晚饭桌上,赵老太故意把筷子往碗沿上一磕,清了清嗓子,慢悠悠地说道:“大丫啊,你娘走了,你年纪还小,二丫和志勇更是不懂事,家里的事以后还得靠我们老两口多操心。
你娘那笔钱,放在你那儿我们也不放心,万一丢了或者被人骗了,那可是你娘的心血,也是你们三个孩子以后的指望啊。”
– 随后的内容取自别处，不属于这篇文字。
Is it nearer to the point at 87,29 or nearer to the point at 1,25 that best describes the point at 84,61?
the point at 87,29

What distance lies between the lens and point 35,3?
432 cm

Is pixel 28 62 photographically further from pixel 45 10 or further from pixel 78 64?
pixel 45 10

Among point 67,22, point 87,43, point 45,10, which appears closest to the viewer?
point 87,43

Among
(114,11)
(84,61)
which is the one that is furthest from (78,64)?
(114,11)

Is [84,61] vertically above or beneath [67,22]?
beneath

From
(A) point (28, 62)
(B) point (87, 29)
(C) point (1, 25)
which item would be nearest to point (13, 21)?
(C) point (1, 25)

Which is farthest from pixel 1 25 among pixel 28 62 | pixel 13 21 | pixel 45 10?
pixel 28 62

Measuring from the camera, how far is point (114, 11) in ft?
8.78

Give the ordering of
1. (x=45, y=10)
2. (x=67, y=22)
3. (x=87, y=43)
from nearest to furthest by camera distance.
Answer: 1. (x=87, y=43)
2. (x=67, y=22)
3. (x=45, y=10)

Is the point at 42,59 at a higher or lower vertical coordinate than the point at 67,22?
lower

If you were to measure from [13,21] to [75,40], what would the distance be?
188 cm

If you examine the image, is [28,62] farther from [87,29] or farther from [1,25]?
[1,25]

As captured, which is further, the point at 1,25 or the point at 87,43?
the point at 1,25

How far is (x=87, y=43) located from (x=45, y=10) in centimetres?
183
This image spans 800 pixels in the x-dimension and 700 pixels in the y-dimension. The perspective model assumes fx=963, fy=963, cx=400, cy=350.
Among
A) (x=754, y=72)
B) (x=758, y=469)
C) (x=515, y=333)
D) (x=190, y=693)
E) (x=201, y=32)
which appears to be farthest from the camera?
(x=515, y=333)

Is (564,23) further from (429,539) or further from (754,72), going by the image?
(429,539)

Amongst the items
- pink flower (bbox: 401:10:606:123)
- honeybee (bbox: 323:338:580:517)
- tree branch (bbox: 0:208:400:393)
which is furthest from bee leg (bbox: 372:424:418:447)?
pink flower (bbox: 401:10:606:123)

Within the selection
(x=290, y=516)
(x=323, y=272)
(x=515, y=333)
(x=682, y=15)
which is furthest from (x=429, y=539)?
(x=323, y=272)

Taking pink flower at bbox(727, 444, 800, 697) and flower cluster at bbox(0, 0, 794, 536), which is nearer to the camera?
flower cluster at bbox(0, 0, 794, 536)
赵老头也跟着点头,板着脸说道:“是啊,大丫,把钱拿出来,交给我们保管,以后你们三个的吃穿用度、上学读书,我们都会替你们安排好,绝对不会亏了你们。”
话刚说完,明溪就感觉到左右衣摆同时被轻轻扯了一下。
是坐在两边的赵二丫和赵志勇。
农村孩子早熟,尤其是他们家这种爹不疼、娘刚没的情况,谁心里都跟明镜似的——这钱交出去,怕是再也要不回来了。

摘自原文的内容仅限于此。